Conversations in our house are strange. Which is why my husband is awesome. Today I figured I’d give you a sneak peek into Jenville (I know, you’re excited).
Me: Would you catch stars with me?
Hubs: Why the hell would I want to catch stars?
Me: Lucky dust. *gives the ‘duh’ stare*
Hubs: How lucky?
Me: I can’t guarantee it will win us the lottery. (Answering the question he didn’t ask, but wanted too).
Hubs: Then no.
Me: Why not? You’re not doing anything else.
Hubs: I’m going to make dinner.
Me: *remains silent* Hmm, okay, you win.
Who knew conversations like that led to my husband making dinner! WRITERS EVERYWHERE, feel free to try it out on your spouse… it just might WORK!
A few days later…
Me: What if we actually turned into our cats?
Hubs: Two nights ago you were worried about our cats plotting to kill us. Now you’re thinking about being them so we want to kill ourselves?
Me: I never thought about it like that. If we were still ourselves though, in fur, we wouldn’t have to worry about it. (PS – Seriously you’ll think your cat has a plot to kill you after reading THIS).
Hubs: If you’re still you there’s no way in hell you’ll eat the cat food. We’d be screwed.

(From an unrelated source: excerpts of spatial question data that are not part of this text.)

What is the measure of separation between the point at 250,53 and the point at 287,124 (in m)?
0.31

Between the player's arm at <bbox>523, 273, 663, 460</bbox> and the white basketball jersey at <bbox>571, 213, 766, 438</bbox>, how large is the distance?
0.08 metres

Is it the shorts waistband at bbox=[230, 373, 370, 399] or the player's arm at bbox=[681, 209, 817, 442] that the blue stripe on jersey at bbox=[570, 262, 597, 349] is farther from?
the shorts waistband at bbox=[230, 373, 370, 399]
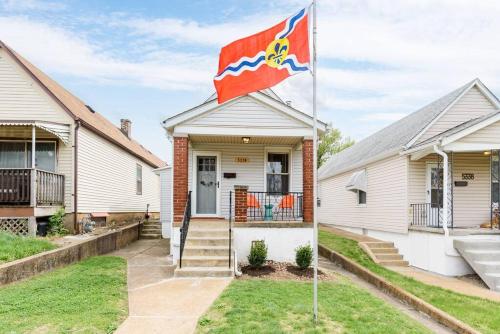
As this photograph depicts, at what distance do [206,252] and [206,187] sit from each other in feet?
12.6

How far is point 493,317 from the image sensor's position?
7105 millimetres

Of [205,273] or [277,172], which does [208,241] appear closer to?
[205,273]

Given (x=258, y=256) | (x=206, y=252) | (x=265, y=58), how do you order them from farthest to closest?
(x=206, y=252)
(x=258, y=256)
(x=265, y=58)

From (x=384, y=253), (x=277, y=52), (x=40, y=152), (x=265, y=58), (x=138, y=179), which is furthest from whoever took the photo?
(x=138, y=179)

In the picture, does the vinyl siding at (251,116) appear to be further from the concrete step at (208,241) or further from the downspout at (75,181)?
the downspout at (75,181)

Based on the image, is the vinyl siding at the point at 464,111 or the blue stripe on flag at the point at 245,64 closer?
the blue stripe on flag at the point at 245,64

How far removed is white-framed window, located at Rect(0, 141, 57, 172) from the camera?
1388 cm

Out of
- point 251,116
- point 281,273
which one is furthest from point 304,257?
point 251,116

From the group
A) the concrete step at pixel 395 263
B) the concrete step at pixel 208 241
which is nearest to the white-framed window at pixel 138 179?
the concrete step at pixel 208 241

Me: You’re saying you’d eat it?
Hubs: I’d at least try it. If I’m a cat it wouldn’t be so bad I’d think.
Me: What would happen to our cats if they were still cats in human bodies?
Hubs: Why the hell do we have to do this now? The games on.
Me: I’m just worried they’d spend all day sleeping and my back would hurt even worse the next day. Or worse, they’d get stuck in a weird cat like position I couldn’t get out of when I change back.
Hubs: *watches game*
Silence enters the room. Both cats awake and staring at me (again, probably plotting to kill me).
Me: Well at least one thing is for sure. I DO NOT WANT TO BE MY CAT FOR A DAY. Sounds like too much work.
Hubs: This conversation is too much work.
Silence fills the room, AGAIN. I walk to the refrigerator, grab a carton of ice cream – and a spoon. Cats stare at me… I walk to cupboard pull out kitty treats, disperse appropriately… okay maybe I give them to many. After this conversation I don’t want to die. I value my life. And my husbands – even if tires of my conversations.